Silvery Hills began their bread-making journey rather serendipitously when, in the early 1980s, co-founder Brad Brousson was on staff at the Silver Hills Guest House, a sprawling ranch about 90 kilometres northeast of Kelowna in the Okanagan.

Everyone Can Benefit from the Digestive Benefits of Sprouted Grains

Silver Hills Bakery Bread

With 20 different products, you can eat a variety of Silver Hills' breads and know that you're always getting wholesome, preservative-free nutrition (Image: Silver Hills Bakery) 

“We recognized the health and digestive benefits of sprouted grains early on,” says Brousson, whose mom used to bake sprouted grain breads when he was a child. “We started baking the [sprouted grain] bread for the health guests at the Silver Hills Guest House.
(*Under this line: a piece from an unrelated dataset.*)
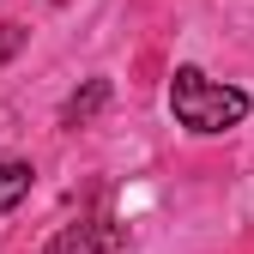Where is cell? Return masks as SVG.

They were unable to find a wholesome, all-natural bread that aligned with their dietary values, so we created one for them.”

Since then, the demand for the vegan, kosher and almost-entirely organic bread outgrew their facilities and the Silver Hills Bakery began to germinate. “The response and feedback from our sprouted grain breads continues to be overwhelmingly positive,” says Brousson.

There’s a Silver Hills product for everyone (20 and counting), from their best-selling Squirrelly bread (made with organic whole sprouted wheat, sesame seeds and sunflower seeds) and Steady Eddie bread (made with organic whole sprouted wheat, rye and soybeans, and organic whole apples), to their new line of gluten-free products that includes the Chia Chia and Mack’s Flax breads, as well as a line of sprouted grain bagels.

I’ve tried at least 10 of their products (including the new gluten-free Chia Chia and Mack’s Flax breads) and they are all absolutely delicious and hearty, plus they leave me without the bellyache that regular bread sometimes does. I rarely go a day without having a slice or two of Silver Hills bread.

Silver Hills’ New Gluten-Free Breads Deliver Taste Without Sacrificing Nutrition

Silver Hills Bakery

Following the launch of the delicious gluten-free Chia Chia and Mack's Flax breads, more additions are planned for Silver Hills line of gluten-free products (Image: Silver Hills Bakery) 

Diagnosed with a possible gluten-intolerance, I went gluten-free for a year during university and found it very tough to satisfy my craving for tasty bread with the poor selection of gluten-free versions available to me at that time.

Brousson says he heard similar complaints from customers and was inspired to create Silver Hills’ gluten-free line of products as a result. “Taste and texture are definitely a challenge for those looking for gluten-free products,” says Brousson.

“A number of the breads available have created a decent taste profile at the expense of health and nutrition and use of starchy/binder-type ingredients. We feel that one of the major differentiators of Silver Hills gluten-free bread is that it not only tastes great, but is also healthy, organic and vegan – a triple-threat of goodness that we currently hold the exclusive claim to in the market today. Our ingredient list is short and simple. Seven ingredients. There are no refined starches, gums, stabilizers, eggs or dairy in our product. Just good whole food packed with fibre.”

Whether you’ve been diagnosed with Celiac disease or suspect you may be sensitive to gluten, Silver Hills’ sprouted grain gluten-free breads are a great option that not only taste great but are an organic, high-fibre, locally-made product free from animal products and preservatives.

Silvery Hills, an associate member of the Canadian Celiac Association, distributes their products across BC, Canada and the US, and you can visit their website to use their store locator tool.

Look for their expanding line of gluten-free products – “Some of the exciting things we have up our sleeves are buns, pizza shells, sprouted wraps and some delicious new sprouted recipes,” says Brousson – in the freezer section of your local grocer.

In fact, because they lack preservatives, it’s best to keep the rest of their products, which you can find on the shelves next to regular breads, in the freezer as well.